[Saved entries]
• • • • • • •

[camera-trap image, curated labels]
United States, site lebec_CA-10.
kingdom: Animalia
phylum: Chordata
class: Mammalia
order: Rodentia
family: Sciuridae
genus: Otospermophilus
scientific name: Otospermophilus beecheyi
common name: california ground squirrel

• • • • • • •

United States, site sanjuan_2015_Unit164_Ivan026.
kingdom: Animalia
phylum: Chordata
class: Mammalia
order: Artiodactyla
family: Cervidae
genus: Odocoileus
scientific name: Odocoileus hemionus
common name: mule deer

• • • • • • •

■ Assignment
Your answer should consist only of the lines above between the line holding "[camera-trap image, curated labels]" and the line holding "common name: california ground squirrel", inclusive, each transcribed exactly.

■ Reply to the task
[camera-trap image, curated labels]
United States, site lebec_CA-10.
kingdom: Animalia
phylum: Chordata
class: Mammalia
order: Rodentia
family: Sciuridae
genus: Otospermophilus
scientific name: Otospermophilus beecheyi
common name: california ground squirrel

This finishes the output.